### [TASK DIRECTIONS]
Each entry is to be given again word for word; images are dropped.

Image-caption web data
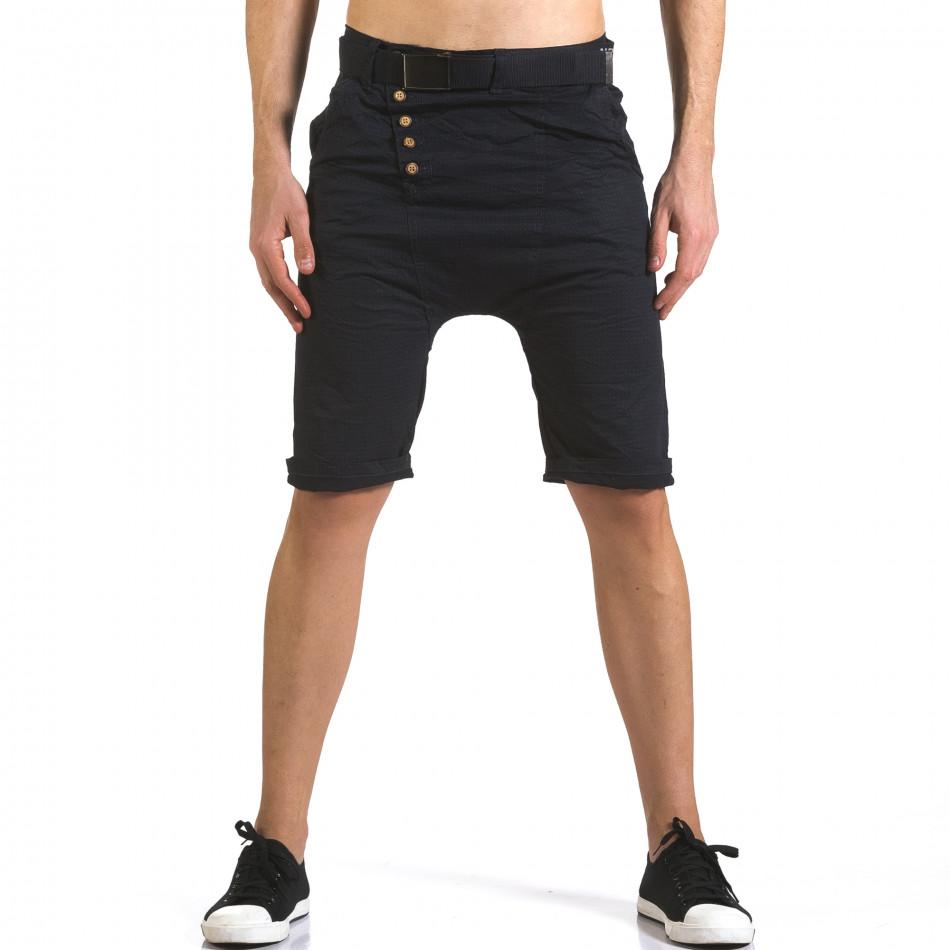 Мъжки сини къси панталони с колан it110316-43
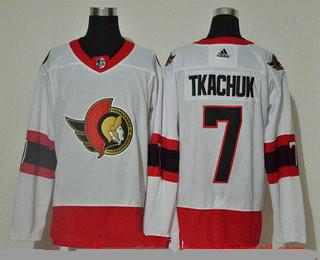 Men's Ottawa Senators #7 Brady Tkachuk White Adidas 2020-21 Stitched NHL Jersey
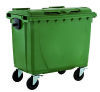 660liter large garbage container/garbage truck/trash bin/dustbin/trash can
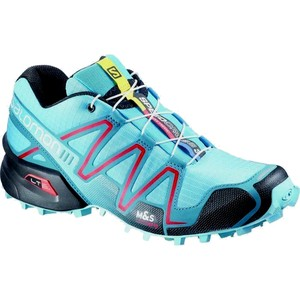 Salomon Women's Speedcross 3 Trainers
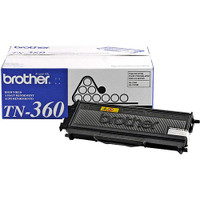 BROTHER HL-2140/2170 HIGH YIELD TONER CARTRIDGE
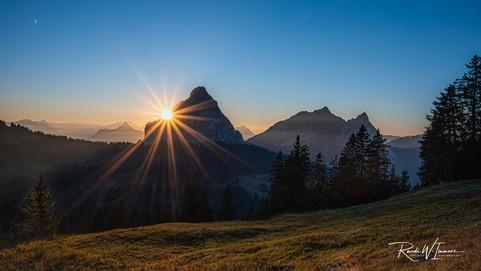 Sonnenuntergang am Mythen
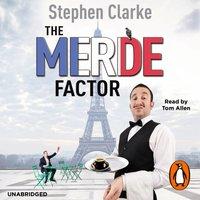 Merde Factor - Stephen Clarke - audiobook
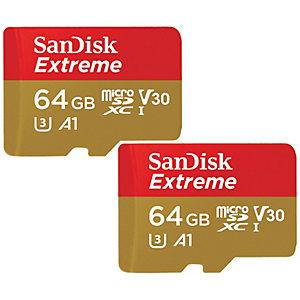 SanDisk Extreme Micro SDXC-kort 64 GB (2-pakning)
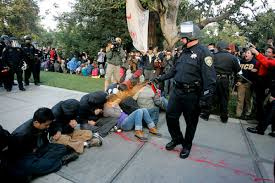 Pepper Spray Meme - image as interest how the pepper spray cop could change the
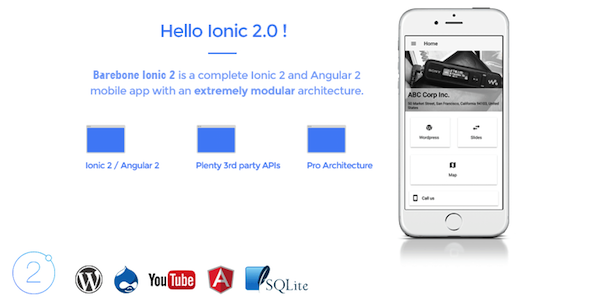 Download Barebone Ionic 2 Personal Edition - The Swiss Army Knife of Ionic 2 nulled download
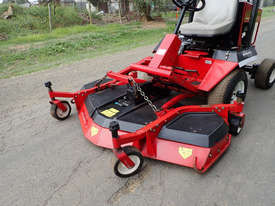 Toro 325D Front Deck Lawn Equipment - picture15' - Click to enlarge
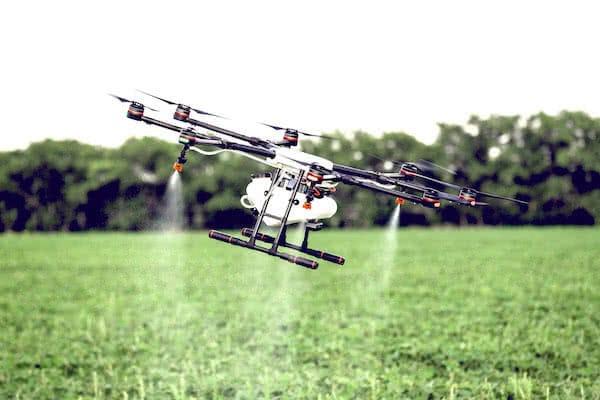 dji agras mg-1 industrial drone in fumigation tasks
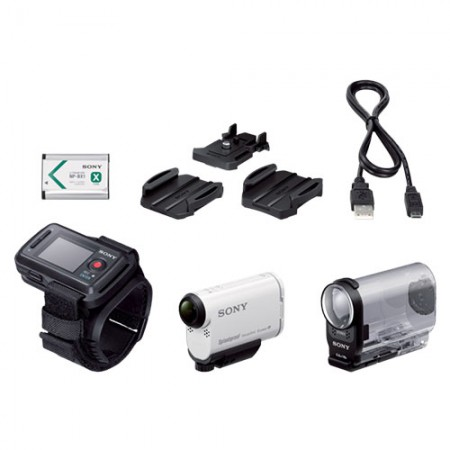 Sony HDR-AS200VR Action Cam (Remote Live View KIT)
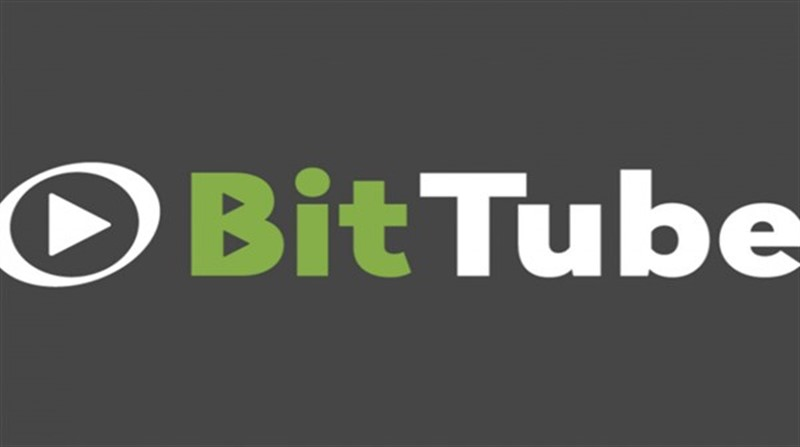 BitTube (TUBE) - a plataforma de vídeos descentralizada!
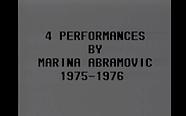 Marina Abramovic - Four Performances (19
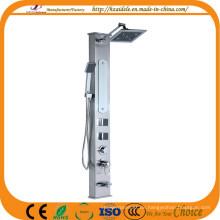 Thermostat-Wasserhahn-Stahlduschtafel (YP-9011)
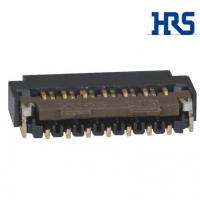 广濑连接器FH26-13S-0.3SHW(**) 原装进口 插头插座接插件端子接头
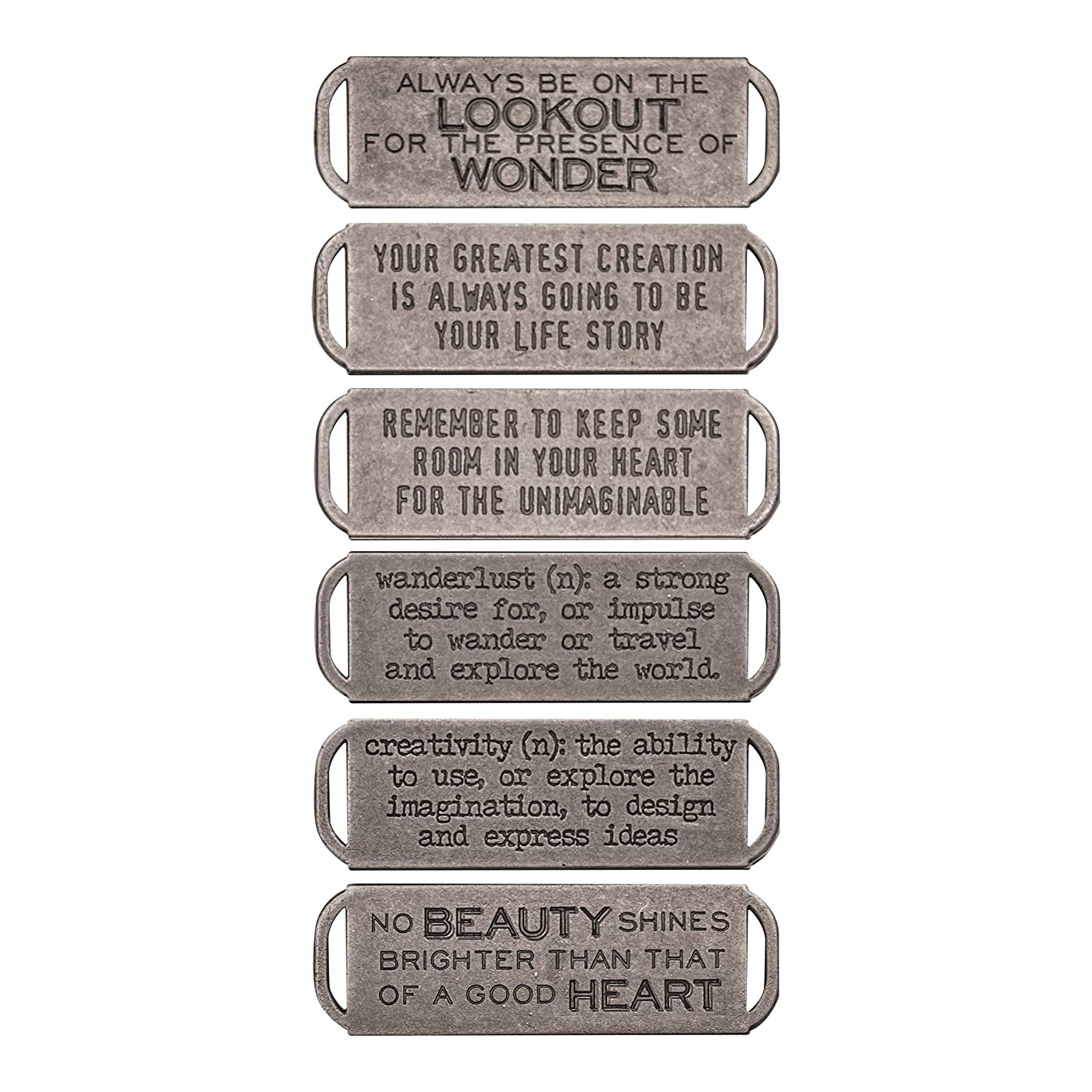 Tim Holtz Idea-ology Metal Stamped Quote Bands 6/Pack, Antique Nickel Finish (TH93290)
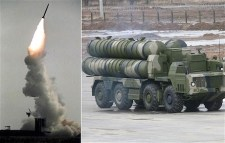 Russia's S-300 surface-to-air missiles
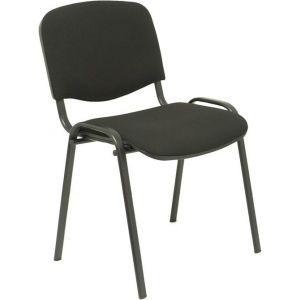 Pack/2 silla confidente alcaraz aran negro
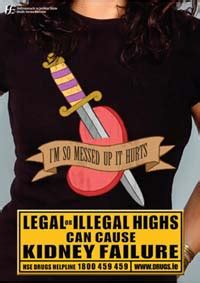 national awareness campaign drug  alcohol information
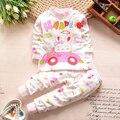 2015 Nuevo bebé ropa de algodón ropa de los niños Dulces White Dot Niños Niñas Amor Ropa de Dormir Pijamas ropa de Dormir Traje de oso Mono
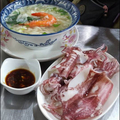 林母仔的店》寧夏夜市旁隱藏在雙連市場內的庶民美食小吃 招牌乾麵+海產湯/綜合水餃送海鮮湯 只要150元 - 10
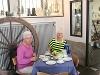 Kaffee und Kuchen im Museum  - @ Autor: Beate Philipp  - © Quelle: Hardy Mann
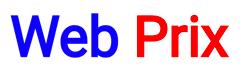 Web Prix | US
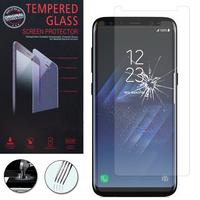 """Samsung Galaxy S8+/ Galaxy S8 Plus 6.2"""" (non compatible Galaxy S8 5.8""""): 1 Film de protection d'écran Verre Trempé"""
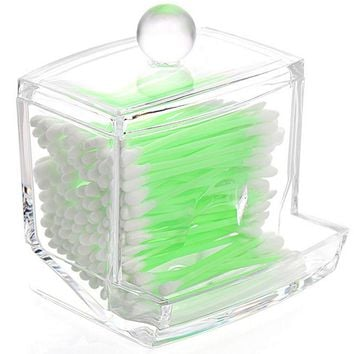 1x Clear Acrylic Makeup Cotton Swab Q-tip Storage Holder Box Cosmetic Make Up Case Tools Useful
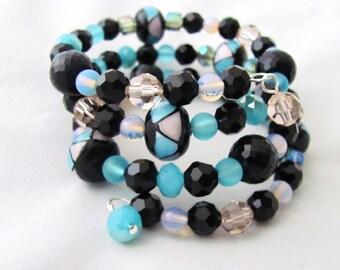 Lampwork Bead Bracelet Lampwork Bead Memory Wire Bracelet Black Bracelet Pink Bracelet Light Blue Bracelet Swarovski Crystal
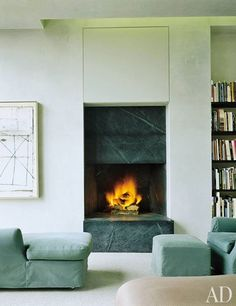 13 Fireplaces with Flair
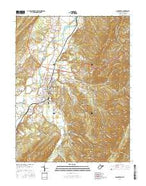 Moorefield West Virginia Current topographic map, 1:24000 scale, 7.5 X 7.5 Minute, Year 2016 from West Virginia Map Store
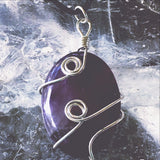 Amethyst Pendants with Choice of Wire Wrapped Styles | New Earth Gifts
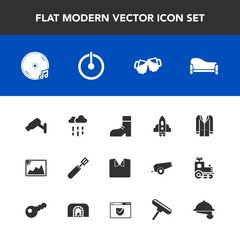 Modern, simple vector icon set with pub, security, pan, technology, bar, craft, picture, boot, sofa, weather, couch, image, style, music, spaceship, rainy, foot, water, beer, fashion, album, wet icons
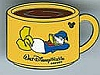 Disney Cast Lanyard Pin - Coffee Mugs - Donald Duck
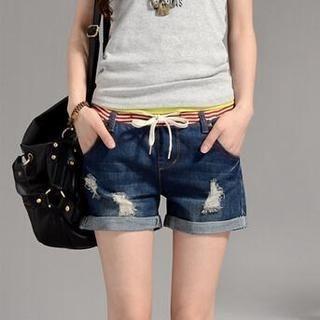 On The Block - Distressed Cuffed Denim Shorts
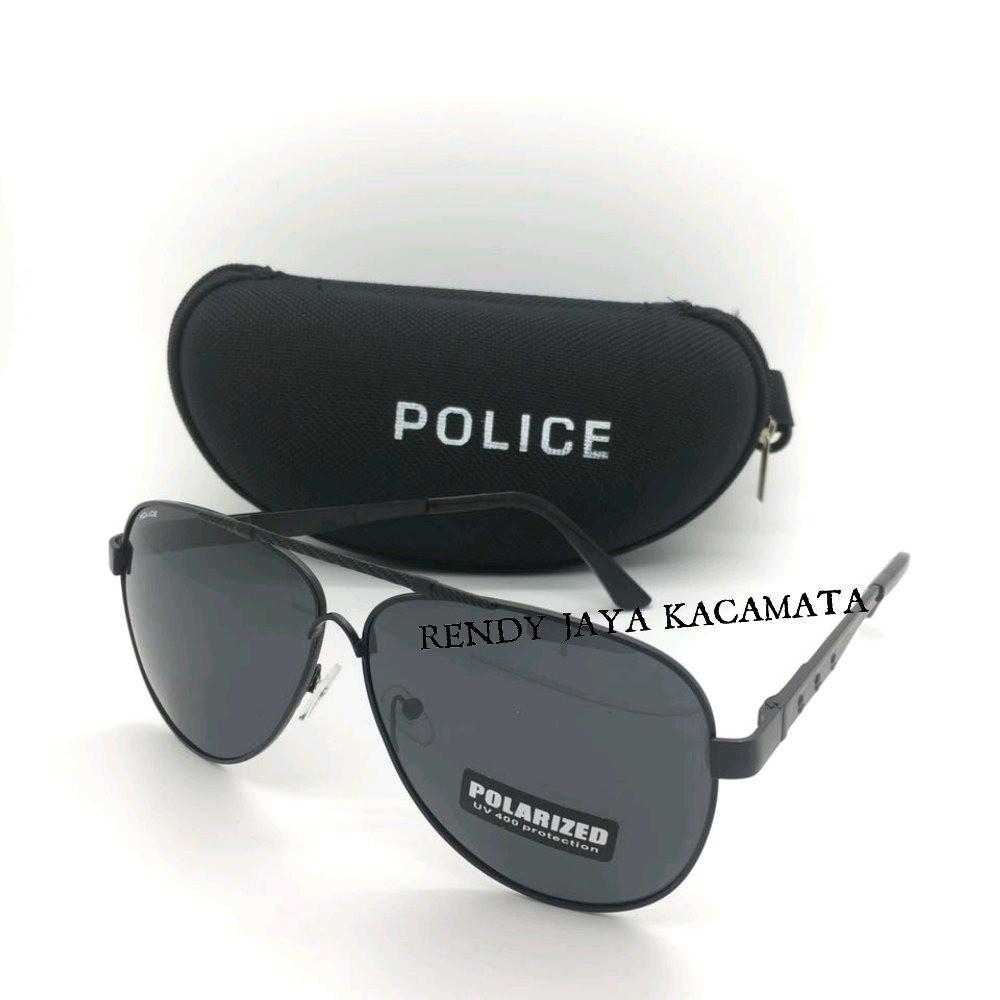 Dapatkan Harga Kacamata Hitam Diskon  539a278710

### [TASK RESULT]
 Мъжки сини къси панталони с колан it110316-43
 Men's Ottawa Senators #7 Brady Tkachuk White Adidas 2020-21 Stitched NHL Jersey
 660liter large garbage container/garbage truck/trash bin/dustbin/trash can
 Salomon Women's Speedcross 3 Trainers
 BROTHER HL-2140/2170 HIGH YIELD TONER CARTRIDGE
 Sonnenuntergang am Mythen
 Merde Factor - Stephen Clarke - audiobook
 SanDisk Extreme Micro SDXC-kort 64 GB (2-pakning)
 Pepper Spray Meme - image as interest how the pepper spray cop could change the
 Download Barebone Ionic 2 Personal Edition - The Swiss Army Knife of Ionic 2 nulled download
 Toro 325D Front Deck Lawn Equipment - picture15' - Click to enlarge
 dji agras mg-1 industrial drone in fumigation tasks
 Sony HDR-AS200VR Action Cam (Remote Live View KIT)
 BitTube (TUBE) - a plataforma de vídeos descentralizada!
 Marina Abramovic - Four Performances (19
 Thermostat-Wasserhahn-Stahlduschtafel (YP-9011)
 广濑连接器FH26-13S-0.3SHW(**) 原装进口 插头插座接插件端子接头
 Tim Holtz Idea-ology Metal Stamped Quote Bands 6/Pack, Antique Nickel Finish (TH93290)
 Russia's S-300 surface-to-air missiles
 Pack/2 silla confidente alcaraz aran negro
 national awareness campaign drug  alcohol information
 2015 Nuevo bebé ropa de algodón ropa de los niños Dulces White Dot Niños Niñas Amor Ropa de Dormir Pijamas ropa de Dormir Traje de oso Mono
 林母仔的店》寧夏夜市旁隱藏在雙連市場內的庶民美食小吃 招牌乾麵+海產湯/綜合水餃送海鮮湯 只要150元 - 10
 Kaffee und Kuchen im Museum  - @ Autor: Beate Philipp  - © Quelle: Hardy Mann
 Web Prix | US
 """Samsung Galaxy S8+/ Galaxy S8 Plus 6.2"""" (non compatible Galaxy S8 5.8""""): 1 Film de protection d'écran Verre Trempé"""
 1x Clear Acrylic Makeup Cotton Swab Q-tip Storage Holder Box Cosmetic Make Up Case Tools Useful
 Lampwork Bead Bracelet Lampwork Bead Memory Wire Bracelet Black Bracelet Pink Bracelet Light Blue Bracelet Swarovski Crystal
 13 Fireplaces with Flair
 Moorefield West Virginia Current topographic map, 1:24000 scale, 7.5 X 7.5 Minute, Year 2016 from West Virginia Map Store
 Amethyst Pendants with Choice of Wire Wrapped Styles | New Earth Gifts
 Modern, simple vector icon set with pub, security, pan, technology, bar, craft, picture, boot, sofa, weather, couch, image, style, music, spaceship, rainy, foot, water, beer, fashion, album, wet icons
 Disney Cast Lanyard Pin - Coffee Mugs - Donald Duck
 On The Block - Distressed Cuffed Denim Shorts
 Dapatkan Harga Kacamata Hitam Diskon  539a278710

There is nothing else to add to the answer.